Written task: Rewrite every raw line below as a JSON array of strings, one string per line, and leave out the blank lines.

(Raw records)
──────────

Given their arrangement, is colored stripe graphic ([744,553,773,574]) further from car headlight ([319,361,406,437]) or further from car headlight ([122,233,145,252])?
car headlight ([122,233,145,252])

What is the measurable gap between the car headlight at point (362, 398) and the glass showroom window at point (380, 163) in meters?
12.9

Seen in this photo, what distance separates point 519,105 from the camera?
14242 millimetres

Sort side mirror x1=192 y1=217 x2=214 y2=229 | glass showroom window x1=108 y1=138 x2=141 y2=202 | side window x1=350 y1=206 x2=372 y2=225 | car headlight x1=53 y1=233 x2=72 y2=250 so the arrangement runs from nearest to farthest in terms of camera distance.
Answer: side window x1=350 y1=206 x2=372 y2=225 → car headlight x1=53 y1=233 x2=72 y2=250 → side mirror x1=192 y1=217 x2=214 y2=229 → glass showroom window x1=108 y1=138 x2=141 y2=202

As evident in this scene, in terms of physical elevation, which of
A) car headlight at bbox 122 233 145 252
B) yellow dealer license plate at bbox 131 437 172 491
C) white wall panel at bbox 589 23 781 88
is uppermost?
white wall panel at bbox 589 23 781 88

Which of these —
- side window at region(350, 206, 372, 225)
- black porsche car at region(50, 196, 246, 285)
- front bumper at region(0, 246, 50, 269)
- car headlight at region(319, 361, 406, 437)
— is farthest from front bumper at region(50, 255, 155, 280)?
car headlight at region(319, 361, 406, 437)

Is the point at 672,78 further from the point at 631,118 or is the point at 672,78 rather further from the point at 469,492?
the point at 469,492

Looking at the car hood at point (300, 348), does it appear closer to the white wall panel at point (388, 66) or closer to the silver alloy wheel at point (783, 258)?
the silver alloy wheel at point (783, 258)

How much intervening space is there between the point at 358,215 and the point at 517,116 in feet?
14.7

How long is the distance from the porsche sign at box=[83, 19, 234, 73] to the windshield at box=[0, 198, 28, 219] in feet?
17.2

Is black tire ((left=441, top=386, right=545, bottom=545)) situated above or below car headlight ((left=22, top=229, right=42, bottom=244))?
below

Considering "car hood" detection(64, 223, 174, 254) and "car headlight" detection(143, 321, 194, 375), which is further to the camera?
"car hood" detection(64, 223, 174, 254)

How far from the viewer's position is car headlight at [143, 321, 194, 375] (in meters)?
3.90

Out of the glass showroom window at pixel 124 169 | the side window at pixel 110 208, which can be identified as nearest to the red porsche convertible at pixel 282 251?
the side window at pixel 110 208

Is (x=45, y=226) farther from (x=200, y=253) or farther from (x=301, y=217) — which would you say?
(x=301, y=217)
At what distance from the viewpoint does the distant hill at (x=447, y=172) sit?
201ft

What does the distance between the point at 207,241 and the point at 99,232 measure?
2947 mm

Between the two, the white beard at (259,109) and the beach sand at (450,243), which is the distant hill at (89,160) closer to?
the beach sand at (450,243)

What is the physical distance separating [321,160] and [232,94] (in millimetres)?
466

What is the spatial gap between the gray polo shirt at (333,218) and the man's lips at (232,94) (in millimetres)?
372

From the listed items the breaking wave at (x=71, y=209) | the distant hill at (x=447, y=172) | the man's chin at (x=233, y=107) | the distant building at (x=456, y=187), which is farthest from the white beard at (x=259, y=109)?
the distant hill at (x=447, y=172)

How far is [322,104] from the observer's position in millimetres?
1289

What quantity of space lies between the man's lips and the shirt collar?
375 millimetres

──────────

Reply to the exercise:
[
  "Given their arrangement, is colored stripe graphic ([744,553,773,574]) further from car headlight ([319,361,406,437]) or further from car headlight ([122,233,145,252])?",
  "car headlight ([122,233,145,252])",
  "What is the measurable gap between the car headlight at point (362, 398) and the glass showroom window at point (380, 163) in meters?",
  "12.9",
  "Seen in this photo, what distance separates point 519,105 from the camera?",
  "14242 millimetres",
  "Sort side mirror x1=192 y1=217 x2=214 y2=229 | glass showroom window x1=108 y1=138 x2=141 y2=202 | side window x1=350 y1=206 x2=372 y2=225 | car headlight x1=53 y1=233 x2=72 y2=250 so the arrangement runs from nearest to farthest in terms of camera distance.",
  "Answer: side window x1=350 y1=206 x2=372 y2=225 → car headlight x1=53 y1=233 x2=72 y2=250 → side mirror x1=192 y1=217 x2=214 y2=229 → glass showroom window x1=108 y1=138 x2=141 y2=202",
  "As evident in this scene, in terms of physical elevation, which of",
  "A) car headlight at bbox 122 233 145 252",
  "B) yellow dealer license plate at bbox 131 437 172 491",
  "C) white wall panel at bbox 589 23 781 88",
  "is uppermost?",
  "white wall panel at bbox 589 23 781 88",
  "Which of these —",
  "- side window at region(350, 206, 372, 225)",
  "- black porsche car at region(50, 196, 246, 285)",
  "- front bumper at region(0, 246, 50, 269)",
  "- car headlight at region(319, 361, 406, 437)",
  "— is farthest from front bumper at region(50, 255, 155, 280)?",
  "car headlight at region(319, 361, 406, 437)",
  "Is the point at 672,78 further from the point at 631,118 or is the point at 672,78 rather further from the point at 469,492?",
  "the point at 469,492",
  "Looking at the car hood at point (300, 348), does it appear closer to the white wall panel at point (388, 66) or closer to the silver alloy wheel at point (783, 258)?",
  "the silver alloy wheel at point (783, 258)",
  "How much intervening space is there between the point at 358,215 and the point at 517,116 in feet?",
  "14.7",
  "How long is the distance from the porsche sign at box=[83, 19, 234, 73] to the windshield at box=[0, 198, 28, 219] in feet?",
  "17.2",
  "Is black tire ((left=441, top=386, right=545, bottom=545)) situated above or below car headlight ((left=22, top=229, right=42, bottom=244))?",
  "below",
  "Considering \"car hood\" detection(64, 223, 174, 254) and \"car headlight\" detection(143, 321, 194, 375), which is further to the camera?",
  "\"car hood\" detection(64, 223, 174, 254)",
  "How far from the viewer's position is car headlight at [143, 321, 194, 375] (in meters)?",
  "3.90",
  "Out of the glass showroom window at pixel 124 169 | the side window at pixel 110 208, which can be identified as nearest to the red porsche convertible at pixel 282 251?",
  "the side window at pixel 110 208",
  "Is (x=45, y=226) farther from (x=200, y=253) or farther from (x=301, y=217) — which would you say?",
  "(x=301, y=217)",
  "At what distance from the viewpoint does the distant hill at (x=447, y=172) sit?",
  "201ft",
  "What does the distance between the point at 207,241 and the point at 99,232 measure?",
  "2947 mm",
  "Between the two, the white beard at (259,109) and the beach sand at (450,243), which is the distant hill at (89,160) closer to?",
  "the beach sand at (450,243)",
  "What is the physical distance separating [321,160] and [232,94] (in millimetres)?",
  "466",
  "What is the spatial gap between the gray polo shirt at (333,218) and the man's lips at (232,94) (in millimetres)?",
  "372",
  "From the listed items the breaking wave at (x=71, y=209) | the distant hill at (x=447, y=172) | the man's chin at (x=233, y=107) | the distant building at (x=456, y=187), which is farthest from the white beard at (x=259, y=109)?",
  "the distant hill at (x=447, y=172)",
  "How far is [322,104] from the observer's position in millimetres?",
  "1289",
  "What quantity of space lies between the man's lips and the shirt collar?",
  "375 millimetres"
]